At present, it is still unclear which levels of postoperative fibrinogen should lead to fibrinogen supplementation. Some authors suggest trigger values of 1.0–2.0 g/L [51–53], while others suggest higher values in the setting of cardiac surgery [54].
A specific issue is represented by the possibility of prophylactic correction of low preoperative fibrinogen levels. The recently released guidelines for the management of severe perioperative bleeding (European Society of Anaesthesiology) [54] consider the possibility of correcting values <3.8 g/L, based on a single, small randomized controlled trial [47]. However, an analysis of the existing literature [55] has demonstrated that preoperative fibrinogen levels have a very poor (about 10 %) positive predictive power for prediction of severe postoperative bleeding. A trigger value of 3.8 g/L would lead to an unacceptable 90 % rate of superfluous treatments. Trigger values settled around 2.0 g/L seems more adequate, but however a strategy based on postoperative values is certainly more reasonable.

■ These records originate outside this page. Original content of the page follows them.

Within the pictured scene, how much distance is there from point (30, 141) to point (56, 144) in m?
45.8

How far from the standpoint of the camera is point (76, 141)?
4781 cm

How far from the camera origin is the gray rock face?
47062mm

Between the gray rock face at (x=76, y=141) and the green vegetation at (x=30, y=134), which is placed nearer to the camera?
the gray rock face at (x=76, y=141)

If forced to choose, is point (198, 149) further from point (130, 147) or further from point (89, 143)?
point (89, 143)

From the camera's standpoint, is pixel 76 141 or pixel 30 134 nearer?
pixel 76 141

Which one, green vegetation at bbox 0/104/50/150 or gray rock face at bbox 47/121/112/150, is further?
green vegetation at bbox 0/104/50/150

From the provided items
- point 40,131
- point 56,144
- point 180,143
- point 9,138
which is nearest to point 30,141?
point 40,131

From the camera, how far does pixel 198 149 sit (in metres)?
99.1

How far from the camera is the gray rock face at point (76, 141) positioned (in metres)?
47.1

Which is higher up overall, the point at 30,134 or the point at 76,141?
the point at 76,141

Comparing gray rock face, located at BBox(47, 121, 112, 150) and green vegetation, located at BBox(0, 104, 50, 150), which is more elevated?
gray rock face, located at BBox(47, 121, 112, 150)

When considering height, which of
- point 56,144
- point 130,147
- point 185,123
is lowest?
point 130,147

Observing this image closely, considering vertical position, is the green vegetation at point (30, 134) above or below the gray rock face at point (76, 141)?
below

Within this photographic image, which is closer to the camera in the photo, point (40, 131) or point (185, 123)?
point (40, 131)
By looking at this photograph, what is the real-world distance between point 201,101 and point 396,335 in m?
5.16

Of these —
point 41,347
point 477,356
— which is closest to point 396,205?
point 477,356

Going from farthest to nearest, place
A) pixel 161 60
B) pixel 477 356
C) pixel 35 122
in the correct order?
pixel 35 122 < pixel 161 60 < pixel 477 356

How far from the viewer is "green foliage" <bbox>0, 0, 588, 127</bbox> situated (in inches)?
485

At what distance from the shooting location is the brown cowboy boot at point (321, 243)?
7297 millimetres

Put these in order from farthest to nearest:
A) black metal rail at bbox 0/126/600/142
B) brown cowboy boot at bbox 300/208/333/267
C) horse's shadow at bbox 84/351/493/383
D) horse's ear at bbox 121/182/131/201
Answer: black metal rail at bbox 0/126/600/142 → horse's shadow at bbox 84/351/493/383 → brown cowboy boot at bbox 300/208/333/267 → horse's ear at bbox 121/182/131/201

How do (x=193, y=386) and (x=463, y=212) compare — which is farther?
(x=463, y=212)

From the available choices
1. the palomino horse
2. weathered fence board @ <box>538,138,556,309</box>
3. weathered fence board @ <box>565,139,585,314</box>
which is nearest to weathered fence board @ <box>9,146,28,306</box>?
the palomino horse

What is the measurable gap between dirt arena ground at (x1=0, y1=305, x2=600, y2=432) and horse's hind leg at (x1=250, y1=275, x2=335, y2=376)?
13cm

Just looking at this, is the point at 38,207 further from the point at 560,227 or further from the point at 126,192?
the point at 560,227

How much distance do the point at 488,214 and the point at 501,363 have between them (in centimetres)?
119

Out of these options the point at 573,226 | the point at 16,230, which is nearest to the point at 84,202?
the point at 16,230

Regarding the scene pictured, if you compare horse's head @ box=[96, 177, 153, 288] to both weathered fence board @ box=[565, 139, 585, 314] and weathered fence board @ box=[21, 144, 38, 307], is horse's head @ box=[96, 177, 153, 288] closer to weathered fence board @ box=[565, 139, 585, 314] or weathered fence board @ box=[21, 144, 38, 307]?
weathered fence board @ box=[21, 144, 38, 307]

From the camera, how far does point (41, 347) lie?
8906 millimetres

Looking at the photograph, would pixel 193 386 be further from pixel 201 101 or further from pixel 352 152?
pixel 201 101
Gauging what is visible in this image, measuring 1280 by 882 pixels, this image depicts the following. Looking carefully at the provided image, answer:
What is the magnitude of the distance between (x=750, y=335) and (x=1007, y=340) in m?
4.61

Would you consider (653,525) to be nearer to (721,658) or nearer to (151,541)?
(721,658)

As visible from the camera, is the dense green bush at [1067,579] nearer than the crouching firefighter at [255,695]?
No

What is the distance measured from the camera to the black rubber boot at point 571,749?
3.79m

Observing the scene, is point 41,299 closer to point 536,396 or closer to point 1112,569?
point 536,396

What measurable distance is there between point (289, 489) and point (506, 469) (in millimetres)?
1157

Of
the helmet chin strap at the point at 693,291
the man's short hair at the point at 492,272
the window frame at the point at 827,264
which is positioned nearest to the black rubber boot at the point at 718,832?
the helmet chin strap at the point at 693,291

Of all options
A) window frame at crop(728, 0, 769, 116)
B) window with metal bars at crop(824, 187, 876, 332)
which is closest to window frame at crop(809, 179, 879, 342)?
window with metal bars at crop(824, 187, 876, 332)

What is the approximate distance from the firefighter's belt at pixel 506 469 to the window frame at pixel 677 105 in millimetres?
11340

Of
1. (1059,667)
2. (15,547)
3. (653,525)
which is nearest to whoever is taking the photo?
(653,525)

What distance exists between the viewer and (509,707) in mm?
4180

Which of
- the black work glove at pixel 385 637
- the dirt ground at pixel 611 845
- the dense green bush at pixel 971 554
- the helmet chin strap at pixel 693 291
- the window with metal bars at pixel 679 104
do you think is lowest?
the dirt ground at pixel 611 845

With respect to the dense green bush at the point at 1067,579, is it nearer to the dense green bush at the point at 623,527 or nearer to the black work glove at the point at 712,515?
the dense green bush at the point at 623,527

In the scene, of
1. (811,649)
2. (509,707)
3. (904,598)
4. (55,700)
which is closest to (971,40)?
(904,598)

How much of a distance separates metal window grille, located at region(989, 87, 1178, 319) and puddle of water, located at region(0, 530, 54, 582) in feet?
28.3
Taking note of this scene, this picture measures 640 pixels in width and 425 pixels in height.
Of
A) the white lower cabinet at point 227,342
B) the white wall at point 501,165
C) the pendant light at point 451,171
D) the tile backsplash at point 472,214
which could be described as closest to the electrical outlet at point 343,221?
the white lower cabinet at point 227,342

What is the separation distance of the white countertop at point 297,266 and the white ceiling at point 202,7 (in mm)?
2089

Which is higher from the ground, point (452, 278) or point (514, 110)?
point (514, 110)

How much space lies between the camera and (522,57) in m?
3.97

8.2.3.2 Therapeutic Interventions
Fibrinogen can be supplemented using three different strategies. FFP contains fibrinogen but actually at a very variable concentration. A reasonable value can be settled at about 2 g/L [56], and therefore, the amount of FFP to increase fibrinogen levels by 1 g/L is about 30 mL/kg. Therefore, the same considerations applied to FFP as a source of factors increasing thrombin generation may be applied to FFP as a source of fibrinogen, the main problem remaining the large dose required to achieve a clinically relevant benefit.

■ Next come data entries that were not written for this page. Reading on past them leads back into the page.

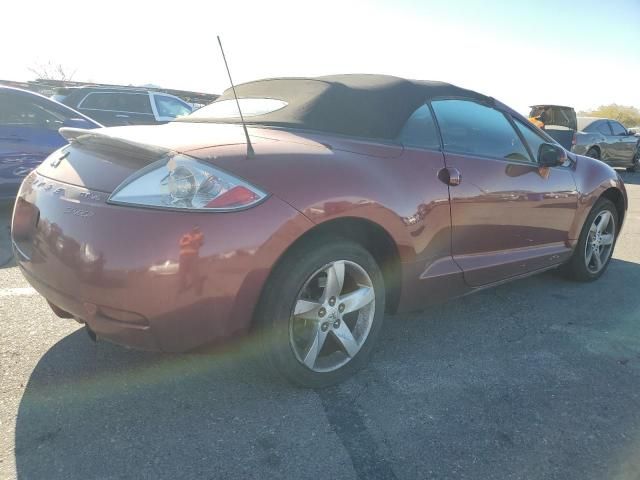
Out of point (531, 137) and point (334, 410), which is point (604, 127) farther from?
point (334, 410)

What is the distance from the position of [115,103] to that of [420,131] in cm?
893

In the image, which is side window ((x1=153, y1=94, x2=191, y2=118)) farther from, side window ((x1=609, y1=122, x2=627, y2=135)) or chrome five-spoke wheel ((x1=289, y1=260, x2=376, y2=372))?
side window ((x1=609, y1=122, x2=627, y2=135))

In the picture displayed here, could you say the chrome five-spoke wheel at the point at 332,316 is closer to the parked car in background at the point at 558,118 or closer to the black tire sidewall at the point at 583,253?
the black tire sidewall at the point at 583,253

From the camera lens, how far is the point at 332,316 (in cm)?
239

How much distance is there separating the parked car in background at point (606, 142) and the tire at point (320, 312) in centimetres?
1225

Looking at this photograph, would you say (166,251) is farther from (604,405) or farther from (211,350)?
(604,405)

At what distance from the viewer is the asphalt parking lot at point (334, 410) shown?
1929 mm

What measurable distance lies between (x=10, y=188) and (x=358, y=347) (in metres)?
4.39

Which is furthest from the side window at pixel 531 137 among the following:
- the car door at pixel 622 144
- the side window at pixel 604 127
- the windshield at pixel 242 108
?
the car door at pixel 622 144

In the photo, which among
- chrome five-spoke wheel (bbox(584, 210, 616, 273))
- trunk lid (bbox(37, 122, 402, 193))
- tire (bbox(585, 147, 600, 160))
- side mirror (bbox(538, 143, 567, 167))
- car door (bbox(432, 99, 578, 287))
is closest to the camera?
trunk lid (bbox(37, 122, 402, 193))

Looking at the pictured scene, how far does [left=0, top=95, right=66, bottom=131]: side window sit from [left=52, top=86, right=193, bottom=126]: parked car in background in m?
4.45

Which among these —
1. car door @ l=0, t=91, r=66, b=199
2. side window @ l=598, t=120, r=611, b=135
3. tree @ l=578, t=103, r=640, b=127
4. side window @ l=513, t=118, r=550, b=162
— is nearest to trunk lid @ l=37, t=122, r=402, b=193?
side window @ l=513, t=118, r=550, b=162

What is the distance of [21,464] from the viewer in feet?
6.00

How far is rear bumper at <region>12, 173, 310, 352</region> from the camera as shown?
6.13ft
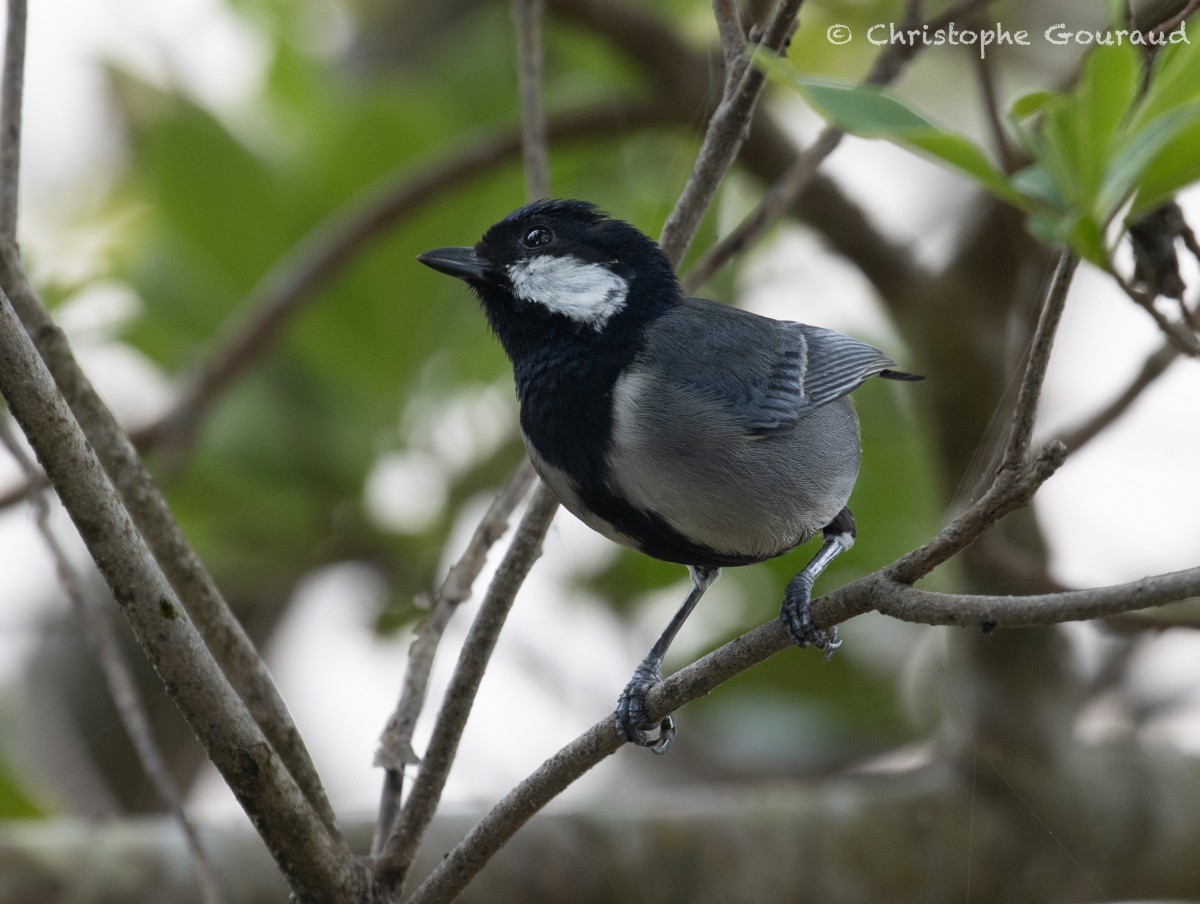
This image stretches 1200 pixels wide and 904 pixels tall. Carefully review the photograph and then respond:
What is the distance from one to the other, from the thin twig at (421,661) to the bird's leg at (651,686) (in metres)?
0.32

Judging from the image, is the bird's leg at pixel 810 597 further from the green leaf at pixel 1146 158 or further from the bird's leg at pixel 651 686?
the green leaf at pixel 1146 158

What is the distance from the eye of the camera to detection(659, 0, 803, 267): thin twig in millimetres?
1859

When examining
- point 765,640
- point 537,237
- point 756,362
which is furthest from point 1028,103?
point 537,237

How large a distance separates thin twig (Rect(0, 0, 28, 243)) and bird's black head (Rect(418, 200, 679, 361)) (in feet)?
2.19

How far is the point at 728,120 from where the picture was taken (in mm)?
1912

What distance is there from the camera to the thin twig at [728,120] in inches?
73.2

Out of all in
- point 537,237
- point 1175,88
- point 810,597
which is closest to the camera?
point 1175,88

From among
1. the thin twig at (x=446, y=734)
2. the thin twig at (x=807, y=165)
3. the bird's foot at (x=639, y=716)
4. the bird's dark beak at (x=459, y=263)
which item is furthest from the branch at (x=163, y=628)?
the thin twig at (x=807, y=165)

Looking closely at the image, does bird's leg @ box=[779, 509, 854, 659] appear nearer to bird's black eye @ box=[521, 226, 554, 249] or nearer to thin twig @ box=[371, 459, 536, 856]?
thin twig @ box=[371, 459, 536, 856]

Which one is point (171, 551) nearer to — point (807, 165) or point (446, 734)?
point (446, 734)

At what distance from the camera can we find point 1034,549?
3.07m

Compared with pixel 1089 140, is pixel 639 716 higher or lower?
lower

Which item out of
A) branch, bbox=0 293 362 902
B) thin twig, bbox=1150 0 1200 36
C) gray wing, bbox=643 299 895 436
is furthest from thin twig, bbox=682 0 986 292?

A second source of fibrinogen is represented by cryoprecipitates. The fibrinogen content in cryoprecipitates is variable, but a value of 12 g/L seems reasonable [57]. In some countries, cryoprecipitates are the standard of care for fibrinogen supplementation in case of acquired bleeding; however, they are not available in many European countries [58].
Fibrinogen concentrate is probably the most effective treatment for fibrinogen deficiency. The high concentration (20 g/L) allows treatment without volume overload, and its purified nature limits the risks associated with FFP and cryoprecipitates. The suggested dose is 25–50 mg/kg [54]. Fibrinogen concentrate is not licensed for acquired bleeding in the UK and USA [58].

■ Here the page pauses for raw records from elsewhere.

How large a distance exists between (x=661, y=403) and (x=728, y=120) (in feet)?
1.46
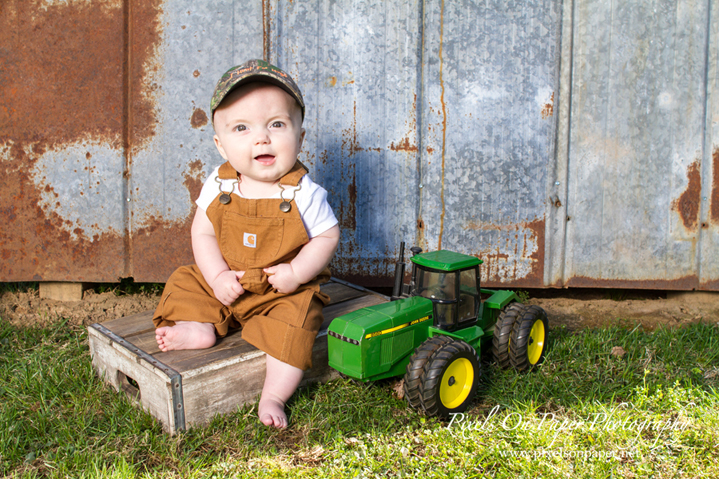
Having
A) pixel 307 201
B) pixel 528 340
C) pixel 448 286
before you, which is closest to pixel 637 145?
pixel 528 340

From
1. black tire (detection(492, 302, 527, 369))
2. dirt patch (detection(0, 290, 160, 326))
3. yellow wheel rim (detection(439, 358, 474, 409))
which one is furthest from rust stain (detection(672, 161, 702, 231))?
dirt patch (detection(0, 290, 160, 326))

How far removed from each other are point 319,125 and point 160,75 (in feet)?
3.24

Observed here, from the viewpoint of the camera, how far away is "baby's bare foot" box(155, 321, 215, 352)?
2.23m

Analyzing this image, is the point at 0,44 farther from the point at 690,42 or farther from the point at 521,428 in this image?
the point at 690,42

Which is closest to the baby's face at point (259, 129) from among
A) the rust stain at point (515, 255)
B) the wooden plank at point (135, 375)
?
the wooden plank at point (135, 375)

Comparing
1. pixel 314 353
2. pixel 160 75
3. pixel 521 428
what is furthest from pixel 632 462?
pixel 160 75

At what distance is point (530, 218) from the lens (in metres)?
3.37

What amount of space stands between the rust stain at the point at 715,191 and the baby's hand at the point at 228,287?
9.65ft

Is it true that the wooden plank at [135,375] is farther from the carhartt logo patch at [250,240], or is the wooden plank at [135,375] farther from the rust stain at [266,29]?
the rust stain at [266,29]

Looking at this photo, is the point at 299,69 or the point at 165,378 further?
the point at 299,69

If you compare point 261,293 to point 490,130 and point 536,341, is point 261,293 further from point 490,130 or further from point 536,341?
point 490,130

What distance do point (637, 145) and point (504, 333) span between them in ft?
5.58

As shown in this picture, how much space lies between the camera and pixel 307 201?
230 cm

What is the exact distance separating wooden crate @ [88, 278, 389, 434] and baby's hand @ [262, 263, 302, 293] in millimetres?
296
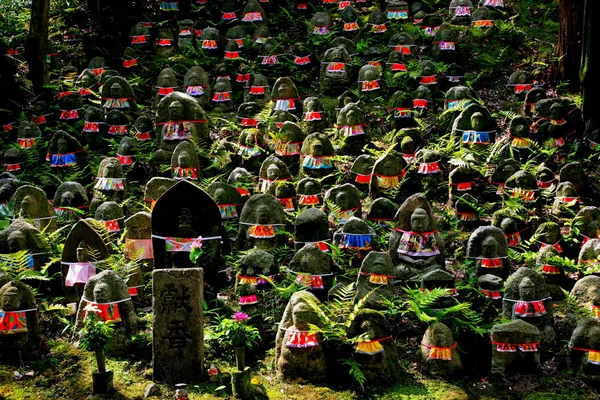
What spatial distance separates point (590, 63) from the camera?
48.7 feet

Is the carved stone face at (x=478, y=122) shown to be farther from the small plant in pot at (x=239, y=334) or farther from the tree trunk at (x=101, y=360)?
the tree trunk at (x=101, y=360)

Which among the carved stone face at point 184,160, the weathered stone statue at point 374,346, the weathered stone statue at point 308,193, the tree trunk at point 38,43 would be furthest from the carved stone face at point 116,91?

Many studies suggest to settle the fibrinogen dose on the value of MCF at FIBTEM [17–19]. A target value of 22 mm at FIBTEM is suggested, and an equation to achieve the target has been proposed [59, 60]:
However, following this equation leads to administration of large doses of fibrinogen concentrate. At present, we are lacking an evidence-based information with respect to the exact fibrinogen trigger values, targets, and dosage.
A recent RCT on postoperative fibrinogen concentrate administration demonstrated the efficacy of this strategy in reducing postoperative bleeding and transfusions [61]. This study suggested that a target MCF at FIBTEM in the range of 15–17 mm is enough to avoid severe bleeding.
Finally, FXIII has been proposed to increase clot firmness in the setting of the bleeding patient. However, a recent randomized controlled trial of FXIII supplementation in cardiac surgery failed to demonstrate any effect on bleeding and transfusions [62].
8.2.4 Thrombocytopenia
After cardiac surgery with CPB, a certain degree of thrombocytopenia is inevitable. Different factors concur in its determinism: platelet activation and adhesion to the CPB circuit, hemodilution, extensive use of cell-saver, platelet activation due to the elevated shear stress in critical parts of the CPB circuit, and thrombin-induced platelet activation.
Platelet counts about 30–40 % lower than the preoperative value are common findings and are not necessarily associated with bleeding. In adults, platelet count rarely reaches critical levels unless in case of preoperative thrombocytopenia. This last condition can be found in patients operated under septic conditions or in patients with congenital cyanotic heart disease.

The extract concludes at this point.